NEW ORLEANS (AP) — It was time to unveil a historic marker for low-key civil rights figure Ellis Marsalis Sr. but the pale blue sheath around the marker stayed fast. Officials heaved and jumped, tugged at corners, pulled ribbons in all directions. Finally it gave way.
It seemed almost fitting, said relatives of Marsalis, who died in 2004 in a house near the marker's location on River Road in Old Jefferson. He raised a family of musicians prone to the limelight but was never one to toot his own trumpet.
"He would have been mortified," said grandson Charles Harris. He laughed, thinking of his grandfather's likely reaction to the pomp and praise. "He was a very quiet man. He would have suffered through the ceremony — suffered."
Marsalis' daughter, Yvette Washington, painted a similar picture in her speech.
"He was just a plain, country man," she said.
A crowd of admirers, historians, politicians nodded. But they were there because they knew Marsalis was far from ordinary.
His achievements publicized themselves. A black business owner and political voice during the segregation era, Marsalis raised a family that became internationally known for jazz. His most familiar business, the Marsalis Mansion motel, was patronized by black intellectuals, political leaders and performers who were invited to preach, lecture and play in downtown New Orleans but could not stay in its hotels.
The motel grew to include a swimming pool and restaurant. People who stayed there included Martin Luther King, Jr., Thurgood Marshall, Ray Charles and Nat King Cole.

--- Available data ---
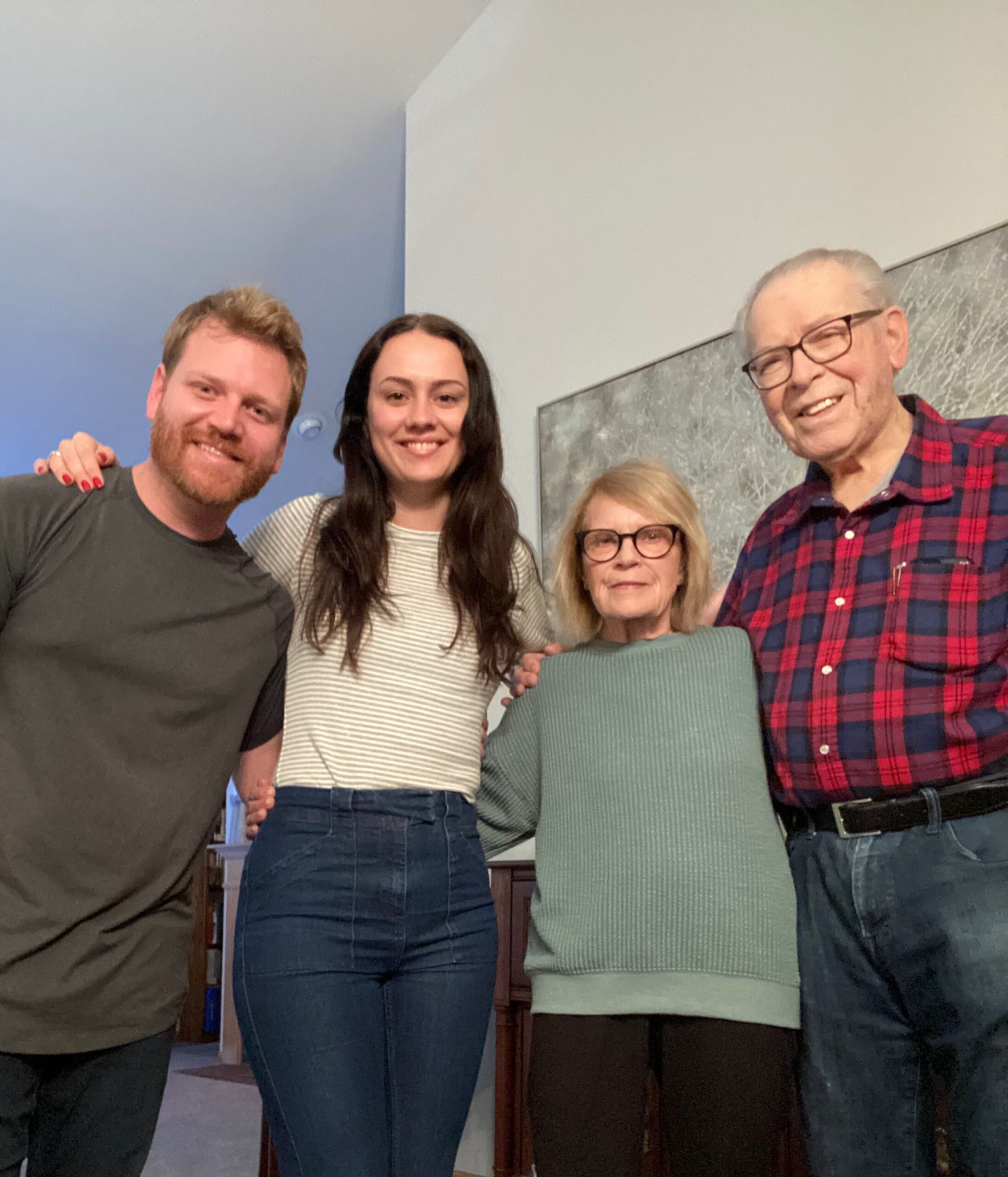 Four adults posing together indoors, smiling at the camera; left man in olive shirt, woman in striped top, older woman with blond hair wearing a green sweater, and man in a red plaid shirt on the right, with a blue wall and furniture in the background.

--- Exercise ---
Return the passage of the Ellis Marsalis Sr. article above word for word, starting at "It seemed almost" and ending at "far from ordinary.".

--- Response to this exercise ---
It seemed almost fitting, said relatives of Marsalis, who died in 2004 in a house near the marker's location on River Road in Old Jefferson. He raised a family of musicians prone to the limelight but was never one to toot his own trumpet.
"He would have been mortified," said grandson Charles Harris. He laughed, thinking of his grandfather's likely reaction to the pomp and praise. "He was a very quiet man. He would have suffered through the ceremony — suffered."
Marsalis' daughter, Yvette Washington, painted a similar picture in her speech.
"He was just a plain, country man," she said.
A crowd of admirers, historians, politicians nodded. But they were there because they knew Marsalis was far from ordinary.